Case ID: ohio-st_108/html/0481-01.html
Source: Caselaw Access Project
Author: {"author": "By the Court.", "license": "Public Domain", "url": "https://static.case.law/"}
Date Created: 2024-08-24T03:29:51.129683

Best, Guardian, etc., v. McClure et al.
    
      Court of appeals—Jurisdiction on appeal—Section 6, Article IT, Constitution—Chancery case—Action by guardian to enforce Tien upon devise to another—Support of ward.
    
    (No. 17864
    Decided October 23, 1923.)
    Error to Court of Appeals of Mahoning county.
    Plaintiff in error began his action in the court of common pleas, praying for the sale of property in the interest of his ward, Alfred A. McClure, an adjudged imbecile. It appears from the record that one John McClure had bequeathed to his son and daughter, Walter and Mary, respectively, the farm in question, together with the personal property thereon. His will had a provision that his son Alfred, the ward, was to have a home on the farm, and that Walter and Mary should furnish him with support and maintenance. Later his son Walter died bequeathing his interest in the farm to the answering defendant, William J. McClure.
    
      Plaintiff’s petition alleged that under the will of John McClure the care and maintenance of said Alfred became a lien and charge upon the land. It further alleged that, because of the attitude of the defendant William J. McClure, the farm could not produce sufficient income for the ward’s support, and it therefore was necessary for the best interests of the ward to sell the property. The petition prayed for such sale and for all other proper relief.
    The defendant William J. McClure, answering, alleged that when Walter McClure died he bequeathed his interest in the farm to him, and that his devisor, for the purpose of discharging the conditions imposed upon him by the will of his. father, l’elating to the maintenance of the imbecile, created a trust fund in the hands of his executor, approximating $20,000, the income whereof was to be paid for the support of his sister Mary and his brother Alfred; that if the income therefrom was insufficient for that purpose Walter’s executor, under the will, was authorized to use the principal therefor; that it would be inequitable for the guardian to resort to the answering defendant’s interest in the farm without first exhausting the fund specially provided for the imbecile’s support in the hands of such executor. The answer asks that the guardian be prevented from enforcing his lien upon the premises until the trust fund aforesaid in the hands of the executor be wholly exhausted, and further asks for proper relief in the premises.
    Upon trial in the court of common pleas that court found it necessary to sell the premises, and accordingly ordered a sale. Thereupon the defendant William J. McClure perfected his appeal to the Court of Appeals. In the latter court plaintiff moved a dismissal for the reason that the Court of Appeals had no jurisdiction. His. motion to dismiss was overruled by the Court of Appeals, which later, upon hearing, found in favor of the defendant and dismissed the guardian’s petition, whereupon error was prosecuted to this court.
    
      Mr. J. S. Miller and Mr. W. E. Spence, for plaintiff in error.
    
      Mr. W. S. Emmons, for defendants in error.
    
      Messrs. Emmons & Emmons, for defendant in error, William J. McClure.
   By the Court.

Section 6, Article IV of the Ohio Constitution, gives the Court of Appeals “appellate jurisdiction in the trial of chancery cases.” The Court of Appeals held this to be a chancery ease and therefore appealable, and this is the sole question presented to this court for determination.
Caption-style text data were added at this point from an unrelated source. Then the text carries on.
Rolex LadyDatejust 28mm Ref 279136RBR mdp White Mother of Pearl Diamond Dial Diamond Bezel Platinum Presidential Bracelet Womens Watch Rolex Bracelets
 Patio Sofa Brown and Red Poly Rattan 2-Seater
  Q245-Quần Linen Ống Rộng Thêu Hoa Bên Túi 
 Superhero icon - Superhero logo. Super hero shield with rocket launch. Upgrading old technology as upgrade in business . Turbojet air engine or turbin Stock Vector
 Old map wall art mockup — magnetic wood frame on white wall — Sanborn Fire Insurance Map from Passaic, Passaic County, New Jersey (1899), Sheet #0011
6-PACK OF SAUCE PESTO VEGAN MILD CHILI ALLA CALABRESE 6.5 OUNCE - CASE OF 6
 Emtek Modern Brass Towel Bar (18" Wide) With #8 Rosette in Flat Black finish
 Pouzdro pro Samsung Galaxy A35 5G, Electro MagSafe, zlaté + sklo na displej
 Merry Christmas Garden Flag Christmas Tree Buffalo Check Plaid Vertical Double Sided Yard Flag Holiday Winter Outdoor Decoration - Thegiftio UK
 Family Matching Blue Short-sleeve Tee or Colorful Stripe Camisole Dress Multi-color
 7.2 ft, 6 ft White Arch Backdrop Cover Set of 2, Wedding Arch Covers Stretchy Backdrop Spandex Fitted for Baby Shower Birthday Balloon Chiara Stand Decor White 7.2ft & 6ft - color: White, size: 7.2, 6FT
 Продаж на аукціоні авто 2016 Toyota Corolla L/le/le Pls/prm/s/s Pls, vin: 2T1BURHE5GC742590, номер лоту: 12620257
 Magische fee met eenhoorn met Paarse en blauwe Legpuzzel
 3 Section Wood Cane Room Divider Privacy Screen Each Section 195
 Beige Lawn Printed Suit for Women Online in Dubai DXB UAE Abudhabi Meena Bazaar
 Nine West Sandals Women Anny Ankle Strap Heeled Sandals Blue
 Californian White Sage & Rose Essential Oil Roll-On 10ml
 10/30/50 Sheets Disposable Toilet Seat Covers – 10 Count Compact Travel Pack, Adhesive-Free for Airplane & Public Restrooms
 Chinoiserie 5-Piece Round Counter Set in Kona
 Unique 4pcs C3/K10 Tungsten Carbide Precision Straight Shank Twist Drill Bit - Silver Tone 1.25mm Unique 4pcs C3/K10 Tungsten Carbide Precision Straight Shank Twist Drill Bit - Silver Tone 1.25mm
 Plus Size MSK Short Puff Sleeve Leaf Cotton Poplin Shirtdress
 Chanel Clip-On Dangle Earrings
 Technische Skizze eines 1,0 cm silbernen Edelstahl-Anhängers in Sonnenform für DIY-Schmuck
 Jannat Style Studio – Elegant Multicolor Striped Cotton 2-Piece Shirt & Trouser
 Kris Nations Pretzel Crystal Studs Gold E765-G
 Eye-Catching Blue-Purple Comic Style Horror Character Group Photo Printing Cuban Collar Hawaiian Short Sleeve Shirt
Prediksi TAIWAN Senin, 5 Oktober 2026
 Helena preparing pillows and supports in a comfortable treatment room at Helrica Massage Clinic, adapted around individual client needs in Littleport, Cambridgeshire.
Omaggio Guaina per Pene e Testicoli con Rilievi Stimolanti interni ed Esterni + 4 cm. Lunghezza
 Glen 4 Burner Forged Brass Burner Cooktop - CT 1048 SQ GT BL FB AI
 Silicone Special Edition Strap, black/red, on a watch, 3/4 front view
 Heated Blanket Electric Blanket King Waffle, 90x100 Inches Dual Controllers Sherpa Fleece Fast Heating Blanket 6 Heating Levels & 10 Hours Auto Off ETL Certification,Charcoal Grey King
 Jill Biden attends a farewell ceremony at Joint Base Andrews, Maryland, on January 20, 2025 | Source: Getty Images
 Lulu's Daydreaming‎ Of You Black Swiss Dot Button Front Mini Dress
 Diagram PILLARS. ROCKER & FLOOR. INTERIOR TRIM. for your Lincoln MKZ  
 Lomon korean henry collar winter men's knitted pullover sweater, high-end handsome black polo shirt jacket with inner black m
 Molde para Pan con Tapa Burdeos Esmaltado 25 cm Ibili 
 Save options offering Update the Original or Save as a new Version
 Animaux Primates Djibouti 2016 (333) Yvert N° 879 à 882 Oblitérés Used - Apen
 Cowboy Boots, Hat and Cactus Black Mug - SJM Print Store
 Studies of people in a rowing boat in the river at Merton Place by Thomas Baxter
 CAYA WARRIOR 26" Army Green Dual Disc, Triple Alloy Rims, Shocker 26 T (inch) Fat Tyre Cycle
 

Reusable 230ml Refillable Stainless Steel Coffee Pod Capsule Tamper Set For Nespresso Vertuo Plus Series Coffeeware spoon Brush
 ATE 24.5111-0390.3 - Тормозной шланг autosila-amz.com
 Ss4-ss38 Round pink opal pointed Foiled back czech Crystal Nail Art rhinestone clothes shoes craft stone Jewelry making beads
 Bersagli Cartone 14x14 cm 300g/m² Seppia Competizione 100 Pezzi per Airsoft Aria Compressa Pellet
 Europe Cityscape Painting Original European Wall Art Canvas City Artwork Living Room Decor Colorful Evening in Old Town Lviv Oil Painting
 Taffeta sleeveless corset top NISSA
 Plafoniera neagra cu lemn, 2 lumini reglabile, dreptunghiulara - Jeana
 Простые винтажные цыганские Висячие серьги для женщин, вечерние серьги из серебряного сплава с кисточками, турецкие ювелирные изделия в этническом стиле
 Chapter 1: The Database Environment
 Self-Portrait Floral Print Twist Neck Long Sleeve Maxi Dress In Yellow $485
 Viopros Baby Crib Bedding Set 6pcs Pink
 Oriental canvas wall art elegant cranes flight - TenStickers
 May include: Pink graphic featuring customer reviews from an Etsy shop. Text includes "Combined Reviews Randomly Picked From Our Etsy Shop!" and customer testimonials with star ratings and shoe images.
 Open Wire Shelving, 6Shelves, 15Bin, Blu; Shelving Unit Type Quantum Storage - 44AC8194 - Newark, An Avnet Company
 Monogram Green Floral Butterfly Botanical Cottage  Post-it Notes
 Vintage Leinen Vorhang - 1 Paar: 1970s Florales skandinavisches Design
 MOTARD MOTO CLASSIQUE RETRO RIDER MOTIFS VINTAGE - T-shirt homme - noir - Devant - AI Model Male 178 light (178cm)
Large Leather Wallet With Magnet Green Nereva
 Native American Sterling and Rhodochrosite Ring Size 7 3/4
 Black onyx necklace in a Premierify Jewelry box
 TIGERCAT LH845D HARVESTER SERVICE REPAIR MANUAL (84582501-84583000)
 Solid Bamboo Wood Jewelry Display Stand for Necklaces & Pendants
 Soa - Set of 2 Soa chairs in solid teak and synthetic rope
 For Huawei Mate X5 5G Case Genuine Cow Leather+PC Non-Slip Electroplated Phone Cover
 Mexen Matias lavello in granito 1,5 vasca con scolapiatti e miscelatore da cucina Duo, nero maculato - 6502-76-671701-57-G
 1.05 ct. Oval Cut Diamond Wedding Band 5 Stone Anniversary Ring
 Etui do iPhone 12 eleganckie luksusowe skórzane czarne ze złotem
The petition and answer determine the character of this action. Were this a case where a guardian sought to sell his ward’s estate without intervening equities, it could not be designated as a case in chancery. But this is not such a case. Here the petition seeks to enforce a lien or charge upon lands devised to another. Furthermore, the answering defendant here sought the equitable principle of exoneration. He did not deny, but admitted, that the imbecile’s support was a charge upon his land. However, he alleged that a special fund had been provided for the imbecile’s support, and he therefore sought to compel the guardian’s resort to that fund before selling bis own interest in the premises. Under the pleadings filed, the case was clearly one of chancery jurisdiction, and therefore appealable to the Court of Appeals.

The judgment of the Court of Appeals is affirmed.

Judgment affirmed.

Mars ft at,t,, C. J., Wanamaker, Eobinson, Jones, Matthias, Day and Allen, JJ., concur.